Des Mobiltelefons letzte Reise (Teil 3): Von Europa auf die Mülldeponien Westafrikas
In der Schweiz und der EU ist das Recycling von Altgeräten streng reguliert, doch in vielen Ländern gefährden alte Geräte noch immer die Umwelt und die Gesundheit der Menschen. Es dauert lange, ein funktionierendes Recyclingsystem aufzubauen.
«Bei manchen Teilen sieht man noch gut, was es einmal war», sagt Markus Stengele, Umwelttechniker und Leiter Qualität und Umwelt der Solenthaler Recycling AG (Sorec). Er lässt seinen Blick über den Metallhaufen vor uns schweifen, um dann einzelne Stücke herauszugreifen und zu benennen: den Kühler eines Prozessors, die Blende eines Computers, die Umlenkrolle eines Druckers, Teile von Festplatten, der untere Teil eines Bügeleisens. Mehr als mannshoch aufgetürmte, unterschiedlich grosse Aluminiumstücke, die alle einmal Teil von Elektro- oder Elektronikaltgeräten waren. Neben dem Aluminium türmen sich Eisen und weitere Metalle. Auf der gegenüberliegenden Seite der offenen, mit Lastwagen befahrbaren Halle sind unterschiedliche Qualitäten Leiterplatten, Kunststoffe und Kunststoff-Metall-Gemische angehäuft. «Für das kriegen wir Geld, für das hier bezahlen wir Geld», kommentiert Stengele im Vorbeigehen. «Je nachdem, wie viel rezyklierbarer Kunststoff drin steckt.»

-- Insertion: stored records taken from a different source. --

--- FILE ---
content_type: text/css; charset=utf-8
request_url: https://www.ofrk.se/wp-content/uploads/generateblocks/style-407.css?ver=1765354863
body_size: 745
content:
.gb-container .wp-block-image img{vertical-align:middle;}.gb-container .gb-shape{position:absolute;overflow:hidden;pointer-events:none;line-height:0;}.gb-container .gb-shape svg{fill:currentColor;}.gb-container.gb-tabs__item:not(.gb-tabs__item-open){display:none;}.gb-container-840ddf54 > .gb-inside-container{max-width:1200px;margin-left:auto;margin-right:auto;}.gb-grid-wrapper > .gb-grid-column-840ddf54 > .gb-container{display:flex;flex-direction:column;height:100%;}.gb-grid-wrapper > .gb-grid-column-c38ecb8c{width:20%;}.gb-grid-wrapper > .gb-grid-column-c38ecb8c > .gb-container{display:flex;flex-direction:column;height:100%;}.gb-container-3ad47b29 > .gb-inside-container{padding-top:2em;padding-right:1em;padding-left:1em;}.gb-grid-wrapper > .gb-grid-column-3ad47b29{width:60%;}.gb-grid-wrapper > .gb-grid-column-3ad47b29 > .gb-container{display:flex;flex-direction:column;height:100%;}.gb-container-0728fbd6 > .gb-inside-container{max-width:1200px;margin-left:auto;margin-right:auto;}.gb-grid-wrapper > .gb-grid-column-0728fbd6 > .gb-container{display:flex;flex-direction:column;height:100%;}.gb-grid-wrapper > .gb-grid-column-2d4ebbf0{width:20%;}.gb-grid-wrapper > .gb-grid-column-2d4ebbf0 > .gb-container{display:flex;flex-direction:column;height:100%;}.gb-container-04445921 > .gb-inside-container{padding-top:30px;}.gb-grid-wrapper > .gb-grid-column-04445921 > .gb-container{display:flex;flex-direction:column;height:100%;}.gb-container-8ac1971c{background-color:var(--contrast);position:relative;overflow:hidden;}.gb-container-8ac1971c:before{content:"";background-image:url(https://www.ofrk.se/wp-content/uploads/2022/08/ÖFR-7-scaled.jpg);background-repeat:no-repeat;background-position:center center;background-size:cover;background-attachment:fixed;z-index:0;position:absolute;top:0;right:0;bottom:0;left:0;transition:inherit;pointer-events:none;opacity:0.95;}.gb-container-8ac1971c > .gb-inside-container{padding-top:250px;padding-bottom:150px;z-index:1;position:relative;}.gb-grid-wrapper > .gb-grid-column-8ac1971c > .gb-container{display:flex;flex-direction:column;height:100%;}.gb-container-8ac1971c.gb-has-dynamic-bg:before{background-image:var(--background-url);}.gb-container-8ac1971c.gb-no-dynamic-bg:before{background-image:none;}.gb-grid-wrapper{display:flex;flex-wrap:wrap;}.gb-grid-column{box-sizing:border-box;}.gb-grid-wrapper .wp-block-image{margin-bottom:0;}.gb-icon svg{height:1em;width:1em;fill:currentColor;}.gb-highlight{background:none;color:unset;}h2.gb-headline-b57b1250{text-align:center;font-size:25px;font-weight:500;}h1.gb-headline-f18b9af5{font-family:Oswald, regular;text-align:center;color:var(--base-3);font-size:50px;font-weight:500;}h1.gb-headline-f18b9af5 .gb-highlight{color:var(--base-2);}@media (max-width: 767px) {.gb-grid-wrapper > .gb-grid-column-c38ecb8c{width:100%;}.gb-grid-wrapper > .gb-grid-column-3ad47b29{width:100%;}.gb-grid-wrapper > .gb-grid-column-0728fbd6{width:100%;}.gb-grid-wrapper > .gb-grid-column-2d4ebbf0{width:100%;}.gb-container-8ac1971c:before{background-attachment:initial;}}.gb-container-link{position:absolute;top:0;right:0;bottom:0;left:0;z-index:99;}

Haben die Materialhaufen ein gewisses Volumen erreicht, werden sie mit der Schaufel oder einem Greifarm auf Lastwagen verladen, damit sie beispielsweise zur Metallschmelze in Belgien, Deutschland und Italien oder zur Kunststoffaufbereitung in Österreich gelangen und so zumindest teilweise wieder in den Rohstoffhandel einfliessen können. All die Materialien stammen aus Elektro- und Elektronikaltgeräten, die in der Mühle der Sorec zerkleinert und deren Bestandteile dann auf Förderbändern durch unterschiedliche Sortiermechanismen transportiert worden sind – beispielsweise einen Windkanal, der leichte Teile von schweren trennt, Magnete für die Entnahme von Eisen aus dem Stoffgemisch, Siebanlagen und diverse Sensoren, die unterschiedliche Materialien erkennen. «Da steckt sehr viel High-Tech drin», sagt Stengele, als er mir das Herzstück der Sorec zeigt und erklärt. Er muss sehr laut sprechen, um das Brummen, Zischen und Scheppern der Mahl- und Sortiervorgänge zu übertönen.
In Ghana landen Altgeräte auf grossen Deponien
Solche High-Tech-Recyclinganlagen wie in der Schweiz gibt es in vielen Teilen der Welt nicht. «In den meisten Ländern erfolgt das Recycling von Altgeräten noch vorwiegend im informellen Sektor», sagt Heinz Böni, der bei der Eidgenössischen Materialprüfungs- und Forschungsanstalt (Empa) die Forschungsgruppe Kritische Materialien und Ressourceneffizienz leitet. «Oftmals gibt es gröbere Probleme, weil problematische Stoffe in die Umwelt gelangen können und die Leute, die Wertstoffe aus Altgeräten rausholen, sich nicht ausreichend schützen und damit ihre Gesundheit gefährden.» Etwa in Ghana, wo Altgeräte noch immer zum grossen Teil auf Deponien landen, wo Leute nachts unter freiem Himmel Kabel verbrennen, um das Kupfer zu gewinnen, wodurch Dioxine und weitere Gifte entstehen. Oder in Indien und Pakistan, wo Leute versuchen, das Gold aus Leiterplatten mit starken Säuren zurückzugewinnen.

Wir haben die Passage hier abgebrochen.